====== Texte fourni
Un peu d'utopie pour rigoler
Pas mécontent qu’on soit le 1er avril, ça me permet de prendre ce billet un peu moins au sérieux que la veille.
Le 28 mars dernier, s’est tenu la 6ème séance du séminaire Écritures numériques et éditorialisation. L’intervention de Benoît Epron s’intitulait « Face aux collections numériques : l’enjeu de l’éditorialisation des collections quasi-infinies dans le domaine culturel ». Benoît E. y a présenté une réflexion intéressante sur la recherche de contenu et d’information en bibliothèque, prise en étau entre d’une part des collections qui tendent vers l’infini, et d’autre part des pratiques de recherches et une littératie numérique des usagers qui s’alignent sur l’ergonomie des grandes plateformes.
Cette problématique n’est pas sans rappeler celle que se pose l’équipe d’Isidore, qui a récemment conclut que les données structurées n’étaient pas (plus) si pertinentes dans un contexte d’usage qui justement s’en détourne, prenant ainsi fait et cause pour un certain tournant algorithmique (algorithmic turn ?). Il faudra que je revienne sur ce paradoxe très peu bibliothéconomique.
Une prise de note collective est accessible, ainsi que l’enregistrement vidéo.
La discussion qui a suivi s’est révélée très riche, abordant pêle-mêle l’homothétie grandissante entre l’espace de la connaissance et l’espace du monde, et la pertinence de spatialiser la connaissance pour mieux l’appréhender, la question de la valeur (et des valeurs) que la bibliothèque en tant que modèle insitutionnel est susceptible d’ajouter à des modèles plus silicon-vallonés, ou encore la reconnaissance par l’Etat des initiatives de bibliothécaires pour investir et enrichir Wikipédia et Wikidata.
Quelques heures après son intervention, Benoît Epron a souhaité revenir sur la discussion par courriel (confirmant au passage le fait que la conversation scientifique « se porte bien, mais hors de la sphère institutionnelle : les lieux et les formes de la controverse et du consensus échappent de plus en plus à cette institution »1).
Je me permets de publier ici quelques éléments de son message pour introduire des éléments de réponse rapidement rédigés et qu’on pourra développer ultérieurement.
============
====== Entrées répertoriées
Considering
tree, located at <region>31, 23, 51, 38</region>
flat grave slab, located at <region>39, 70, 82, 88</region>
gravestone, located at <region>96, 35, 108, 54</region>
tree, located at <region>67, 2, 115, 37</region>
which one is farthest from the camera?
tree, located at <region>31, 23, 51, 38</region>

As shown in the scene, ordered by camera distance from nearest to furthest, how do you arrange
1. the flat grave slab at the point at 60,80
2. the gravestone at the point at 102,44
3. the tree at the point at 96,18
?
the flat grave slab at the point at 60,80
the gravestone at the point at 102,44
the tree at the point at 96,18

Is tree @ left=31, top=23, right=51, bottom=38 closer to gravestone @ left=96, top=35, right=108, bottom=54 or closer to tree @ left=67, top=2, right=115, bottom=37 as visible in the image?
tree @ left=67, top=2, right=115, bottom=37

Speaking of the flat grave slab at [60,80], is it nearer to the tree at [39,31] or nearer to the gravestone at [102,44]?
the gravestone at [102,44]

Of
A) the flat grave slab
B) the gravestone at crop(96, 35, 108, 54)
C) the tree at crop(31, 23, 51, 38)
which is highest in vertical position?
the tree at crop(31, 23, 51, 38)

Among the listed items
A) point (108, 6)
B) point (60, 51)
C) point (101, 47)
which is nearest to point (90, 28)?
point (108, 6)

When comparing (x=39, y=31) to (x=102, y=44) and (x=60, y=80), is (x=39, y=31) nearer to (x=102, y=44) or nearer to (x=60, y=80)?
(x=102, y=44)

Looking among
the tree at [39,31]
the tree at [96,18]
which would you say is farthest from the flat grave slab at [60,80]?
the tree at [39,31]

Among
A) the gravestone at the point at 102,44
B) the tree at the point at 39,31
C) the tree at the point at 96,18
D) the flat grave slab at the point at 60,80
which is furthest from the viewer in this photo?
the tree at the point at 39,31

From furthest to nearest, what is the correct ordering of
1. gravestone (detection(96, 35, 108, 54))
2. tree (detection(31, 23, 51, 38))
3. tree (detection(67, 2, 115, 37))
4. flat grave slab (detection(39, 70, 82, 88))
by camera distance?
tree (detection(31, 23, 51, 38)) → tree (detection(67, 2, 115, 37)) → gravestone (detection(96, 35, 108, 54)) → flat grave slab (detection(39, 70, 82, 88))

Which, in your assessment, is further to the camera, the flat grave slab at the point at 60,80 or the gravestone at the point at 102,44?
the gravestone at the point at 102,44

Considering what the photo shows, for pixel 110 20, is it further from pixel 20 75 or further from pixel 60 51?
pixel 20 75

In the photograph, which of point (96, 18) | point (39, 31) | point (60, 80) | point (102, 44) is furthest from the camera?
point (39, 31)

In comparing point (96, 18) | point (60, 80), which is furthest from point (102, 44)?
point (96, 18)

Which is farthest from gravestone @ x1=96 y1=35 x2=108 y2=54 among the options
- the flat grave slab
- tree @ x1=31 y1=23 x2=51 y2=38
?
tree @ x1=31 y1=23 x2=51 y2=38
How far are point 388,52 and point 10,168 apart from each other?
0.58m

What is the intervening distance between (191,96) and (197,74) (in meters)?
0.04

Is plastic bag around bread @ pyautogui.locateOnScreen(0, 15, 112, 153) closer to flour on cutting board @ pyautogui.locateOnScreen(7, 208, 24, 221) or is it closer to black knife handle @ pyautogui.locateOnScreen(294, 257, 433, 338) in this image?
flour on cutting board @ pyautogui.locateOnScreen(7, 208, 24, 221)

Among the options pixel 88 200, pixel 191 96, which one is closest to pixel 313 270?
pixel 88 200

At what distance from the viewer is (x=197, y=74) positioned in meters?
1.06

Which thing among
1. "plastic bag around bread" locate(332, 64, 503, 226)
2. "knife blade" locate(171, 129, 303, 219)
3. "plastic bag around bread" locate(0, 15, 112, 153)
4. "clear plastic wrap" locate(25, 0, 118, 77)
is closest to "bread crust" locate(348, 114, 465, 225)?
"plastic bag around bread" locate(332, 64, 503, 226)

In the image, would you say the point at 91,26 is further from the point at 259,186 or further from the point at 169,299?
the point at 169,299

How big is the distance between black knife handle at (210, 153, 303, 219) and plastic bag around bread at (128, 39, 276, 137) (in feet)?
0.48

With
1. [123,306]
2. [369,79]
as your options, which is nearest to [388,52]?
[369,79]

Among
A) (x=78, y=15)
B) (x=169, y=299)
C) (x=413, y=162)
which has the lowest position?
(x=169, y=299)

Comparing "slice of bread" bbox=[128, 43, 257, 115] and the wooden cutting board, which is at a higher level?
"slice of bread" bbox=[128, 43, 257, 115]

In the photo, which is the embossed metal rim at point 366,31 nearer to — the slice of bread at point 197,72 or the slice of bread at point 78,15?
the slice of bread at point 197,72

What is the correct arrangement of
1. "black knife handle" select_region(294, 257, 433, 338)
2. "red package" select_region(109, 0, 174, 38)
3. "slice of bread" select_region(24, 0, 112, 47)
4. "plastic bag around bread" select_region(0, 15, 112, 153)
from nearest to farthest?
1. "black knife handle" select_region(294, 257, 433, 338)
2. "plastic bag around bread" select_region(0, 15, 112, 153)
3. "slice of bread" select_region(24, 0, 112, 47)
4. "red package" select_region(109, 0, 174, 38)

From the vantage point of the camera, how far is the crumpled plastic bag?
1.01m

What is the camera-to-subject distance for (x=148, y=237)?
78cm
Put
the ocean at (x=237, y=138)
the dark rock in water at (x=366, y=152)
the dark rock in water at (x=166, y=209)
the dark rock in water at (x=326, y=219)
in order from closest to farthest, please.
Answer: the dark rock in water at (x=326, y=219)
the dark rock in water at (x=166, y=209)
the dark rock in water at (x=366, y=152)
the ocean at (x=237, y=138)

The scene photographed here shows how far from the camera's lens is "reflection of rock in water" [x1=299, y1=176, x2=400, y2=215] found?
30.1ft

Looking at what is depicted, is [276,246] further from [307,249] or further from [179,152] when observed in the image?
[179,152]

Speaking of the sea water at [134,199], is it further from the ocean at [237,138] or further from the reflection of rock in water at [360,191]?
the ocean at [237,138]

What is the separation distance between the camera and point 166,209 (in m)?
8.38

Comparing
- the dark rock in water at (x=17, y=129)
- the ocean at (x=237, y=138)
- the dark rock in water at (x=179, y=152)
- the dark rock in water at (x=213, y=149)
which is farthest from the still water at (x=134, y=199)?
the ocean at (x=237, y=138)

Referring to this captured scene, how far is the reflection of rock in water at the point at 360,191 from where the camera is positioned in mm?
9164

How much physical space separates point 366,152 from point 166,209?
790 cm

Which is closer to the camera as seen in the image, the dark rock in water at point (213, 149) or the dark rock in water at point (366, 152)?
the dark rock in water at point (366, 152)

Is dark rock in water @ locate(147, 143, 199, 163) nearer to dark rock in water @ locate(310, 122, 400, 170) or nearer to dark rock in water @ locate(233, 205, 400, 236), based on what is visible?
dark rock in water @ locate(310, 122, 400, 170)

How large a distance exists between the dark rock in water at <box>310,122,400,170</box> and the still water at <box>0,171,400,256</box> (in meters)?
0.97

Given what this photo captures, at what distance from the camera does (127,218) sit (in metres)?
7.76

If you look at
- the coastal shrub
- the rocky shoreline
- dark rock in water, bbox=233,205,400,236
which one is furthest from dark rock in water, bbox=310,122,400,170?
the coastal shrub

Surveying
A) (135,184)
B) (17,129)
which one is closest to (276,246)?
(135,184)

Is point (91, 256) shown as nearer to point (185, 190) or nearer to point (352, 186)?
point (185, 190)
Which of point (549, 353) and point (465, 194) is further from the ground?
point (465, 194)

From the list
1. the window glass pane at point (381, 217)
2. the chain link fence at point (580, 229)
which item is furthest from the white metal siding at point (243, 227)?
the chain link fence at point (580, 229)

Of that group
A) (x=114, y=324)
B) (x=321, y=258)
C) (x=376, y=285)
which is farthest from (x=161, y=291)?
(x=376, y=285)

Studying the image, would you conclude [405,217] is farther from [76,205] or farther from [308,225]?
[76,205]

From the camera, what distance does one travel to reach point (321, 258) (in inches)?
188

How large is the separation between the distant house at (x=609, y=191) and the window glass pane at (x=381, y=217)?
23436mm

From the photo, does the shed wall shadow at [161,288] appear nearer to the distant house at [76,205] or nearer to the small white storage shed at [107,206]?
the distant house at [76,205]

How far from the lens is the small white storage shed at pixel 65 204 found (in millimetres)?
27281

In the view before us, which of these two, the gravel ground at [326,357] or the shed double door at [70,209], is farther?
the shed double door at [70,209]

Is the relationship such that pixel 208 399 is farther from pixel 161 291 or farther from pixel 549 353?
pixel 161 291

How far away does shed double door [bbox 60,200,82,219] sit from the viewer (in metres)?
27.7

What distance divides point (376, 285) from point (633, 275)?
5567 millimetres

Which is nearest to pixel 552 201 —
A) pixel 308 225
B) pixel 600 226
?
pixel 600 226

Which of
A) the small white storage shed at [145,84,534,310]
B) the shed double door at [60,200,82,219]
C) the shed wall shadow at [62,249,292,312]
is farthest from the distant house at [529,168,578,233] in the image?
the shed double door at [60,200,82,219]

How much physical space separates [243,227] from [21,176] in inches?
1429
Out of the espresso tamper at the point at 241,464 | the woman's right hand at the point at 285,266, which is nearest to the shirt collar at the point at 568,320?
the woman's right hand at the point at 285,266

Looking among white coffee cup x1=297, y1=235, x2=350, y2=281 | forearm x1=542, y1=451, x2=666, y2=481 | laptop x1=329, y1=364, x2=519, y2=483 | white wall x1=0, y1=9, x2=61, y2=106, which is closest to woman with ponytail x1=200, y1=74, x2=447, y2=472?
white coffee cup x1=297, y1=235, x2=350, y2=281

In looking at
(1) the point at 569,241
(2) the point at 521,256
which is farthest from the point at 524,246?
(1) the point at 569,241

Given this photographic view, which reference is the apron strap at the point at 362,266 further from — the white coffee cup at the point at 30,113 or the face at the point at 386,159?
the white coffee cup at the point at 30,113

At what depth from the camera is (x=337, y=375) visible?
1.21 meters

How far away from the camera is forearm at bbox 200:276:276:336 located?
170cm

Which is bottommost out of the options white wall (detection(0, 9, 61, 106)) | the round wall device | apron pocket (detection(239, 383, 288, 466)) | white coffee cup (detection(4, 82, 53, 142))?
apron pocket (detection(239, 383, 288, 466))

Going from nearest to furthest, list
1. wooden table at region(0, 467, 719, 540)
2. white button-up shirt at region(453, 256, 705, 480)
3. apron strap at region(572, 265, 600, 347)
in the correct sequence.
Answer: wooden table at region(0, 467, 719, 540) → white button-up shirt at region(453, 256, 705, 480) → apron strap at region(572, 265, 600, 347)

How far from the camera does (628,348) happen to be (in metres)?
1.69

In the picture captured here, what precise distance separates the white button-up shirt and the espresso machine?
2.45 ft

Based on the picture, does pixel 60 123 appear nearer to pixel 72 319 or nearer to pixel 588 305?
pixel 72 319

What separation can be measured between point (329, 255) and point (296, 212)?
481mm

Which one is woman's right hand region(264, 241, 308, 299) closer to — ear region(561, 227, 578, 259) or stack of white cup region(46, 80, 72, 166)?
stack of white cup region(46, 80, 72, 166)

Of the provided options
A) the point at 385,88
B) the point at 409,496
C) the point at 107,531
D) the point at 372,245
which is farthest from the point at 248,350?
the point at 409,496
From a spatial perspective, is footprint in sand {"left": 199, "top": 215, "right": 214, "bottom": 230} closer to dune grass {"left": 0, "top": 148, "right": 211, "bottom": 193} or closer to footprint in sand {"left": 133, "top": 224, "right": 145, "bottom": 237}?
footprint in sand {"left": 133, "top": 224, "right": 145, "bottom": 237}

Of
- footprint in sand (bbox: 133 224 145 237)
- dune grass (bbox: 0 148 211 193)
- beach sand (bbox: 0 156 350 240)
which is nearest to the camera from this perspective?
============
- Consignes écrites
1. Relevez toutes les lignes des enregistrements qui contiennent le mot « farthest », en tenant compte de la casse.
2. Poursuivez le billet sur l'éditorialisation des collections numériques en reprenant après sa dernière phrase.

- Résultats par consigne
1.
which one is farthest from the camera?
which would you say is farthest from the flat grave slab at [60,80]?
Which is farthest from gravestone @ x1=96 y1=35 x2=108 y2=54 among the options
from nearest to farthest?
in order from closest to farthest, please.
which is farthest from the still water at (x=134, y=199)?
which is farthest from (x=161, y=291)?
is farthest from the distant house at [529,168,578,233] in the image?
which is farthest from the point at 524,246?
which is farthest from the point at 248,350?

2.
Benoît E. est notamment revenu sur le status des bibliothécaires et de leurs initiatives lorsqu’ils outrepassent leur fonction professionnelle en investissant Wikipédia. On sait que ces initiatives agissent à plusieurs niveaux, en permettant tout à la fois d’animer leur communauté et public, faire circuler des éléments de leurs collections, diffuser des connaissances, et enrichir une encyclopédie collective. Autant de fonctions qui semblent s’aligner avec la mission des bibliothèques.
Sur le points soulevé par Nicolas sur le rôle des bibliothécaires dans la construction de l’environnement documentaire des individus je pense que l’enjeu est autour de l’organisation de cette fonction.
Pour le moment c’est une activité des bibliothécaires qui est largement en dehors de leur feuille de route avec des initiatives personnelles fortes. La motivation est surtout basée sur la participation des bibliothèques au développement d’un espace du savoir ouvert à tous et auquel les bibliothécaires peuvent apporter une vraie plus-value .
Il me semble quand même que cela ne passe pas la barre des objectifs ou ambitions des bibliothèques en tant qu’institutions qui ne peuvent pas vraiment tirer de cette activité un indicateur.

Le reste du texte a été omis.